- Official logo
- Genre: Comedy; news satire;
- Written by: Tom Glasson; Nich Richardson; Mark Humphries; Kara Jensen-Mackinnon; Sean Maguire; Clarke Richards; Evan Williams; Alex Lee; Jazz Twemlow; Seaton Kay-Smith; Melina Wicks; David Ferrier;
- Directed by: Nich Richardson
- Starring: Tom Glasson; Nich Richardson; Mark Humphries; Clarke Richards; Alex Lee; Jazz Twemlow;
- Country of origin: Australia

Production
- Executive producers: Charles Firth; Andy Neil; Nich Richardson; Sophia Zachariou;
- Production company: Hollow Bear Productions

= The Roast =

Television series

The Roast was a flagship Australian satirical news show that screened on the Australian Broadcasting Corporation (ABC) television channel ABC2. The daily ten-minute show was hosted by Tom Glasson and featured Mark Humphries, Clarke Richards, Alex Lee, Jazz Twemlow and Nich Richardson.

The Roast began life online as a one-minute, news headlines show in 2011. It expanded to a two-minute series in 2012 which also screened on ABC2. From 8 April 2013, it began screening on ABC2 in a regular timeslot at 7.30pm weeknights as a 10-minute program. It was then renewed for another season in 2014, again as a 10-minute daily show, with the addition of ABC News 24 presenter Alex Lee, replacing Rachel Corbett.

On 4 November 2014, David Knox of TV Tonight reported that The Roast had been axed and would not return in 2015.

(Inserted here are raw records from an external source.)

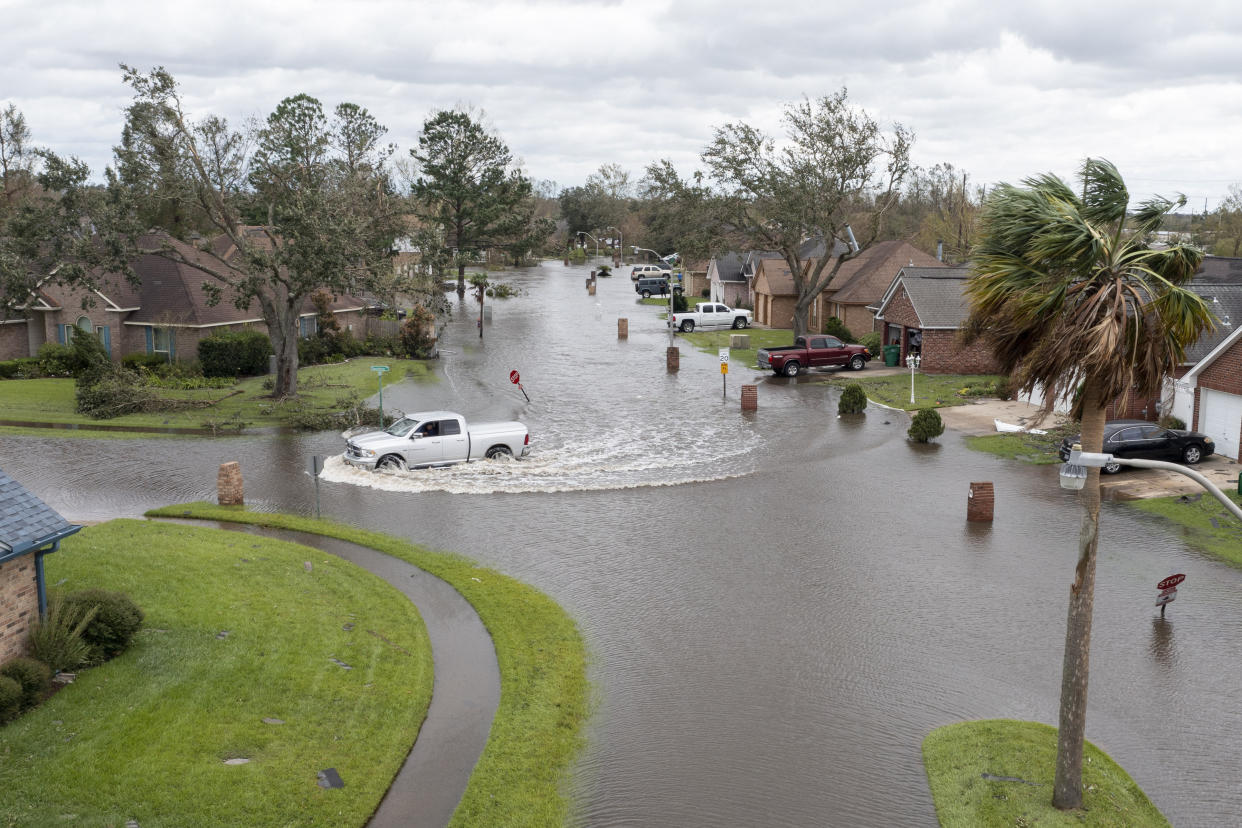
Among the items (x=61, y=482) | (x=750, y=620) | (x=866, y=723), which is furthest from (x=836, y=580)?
(x=61, y=482)

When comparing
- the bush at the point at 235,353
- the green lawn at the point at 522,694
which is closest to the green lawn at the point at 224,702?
the green lawn at the point at 522,694

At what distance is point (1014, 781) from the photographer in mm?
11852

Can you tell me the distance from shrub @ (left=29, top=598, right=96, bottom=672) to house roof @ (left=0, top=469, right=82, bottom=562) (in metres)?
1.00

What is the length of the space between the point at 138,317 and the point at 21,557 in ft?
112

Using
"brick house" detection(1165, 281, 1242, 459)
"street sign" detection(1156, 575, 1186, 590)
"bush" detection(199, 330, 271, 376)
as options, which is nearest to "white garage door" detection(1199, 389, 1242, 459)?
"brick house" detection(1165, 281, 1242, 459)

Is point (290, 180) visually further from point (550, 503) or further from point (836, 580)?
point (836, 580)

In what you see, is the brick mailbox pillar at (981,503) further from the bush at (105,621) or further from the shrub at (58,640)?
the shrub at (58,640)

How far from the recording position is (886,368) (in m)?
47.8

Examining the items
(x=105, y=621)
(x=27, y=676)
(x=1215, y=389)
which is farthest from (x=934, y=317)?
(x=27, y=676)

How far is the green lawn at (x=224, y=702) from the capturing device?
10961mm

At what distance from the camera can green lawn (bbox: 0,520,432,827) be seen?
36.0ft

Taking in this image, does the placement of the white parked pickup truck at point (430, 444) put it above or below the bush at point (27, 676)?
above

On 29 December 2014, the Australian online wing of the British national daily newspaper, The Guardian presented an exclusive end of year wrap-up episode of The Roast hosted by Mark Humphries. The collaboration with the publication was extended with the announcement on 18 March 2015 of a limited run return of the series.

== The PodRoast ==
On 14 April 2013 the producers and writers of the show began a podcast show called The PodRoast. The podcast provided additional commentary and behind the scenes details about the show. The show also has a regular segment called "Who is your least favourite person this week?" where the cast and crew said which member of the show is their least favourite person, usually this is because of their working style or because of an issue they caused during production.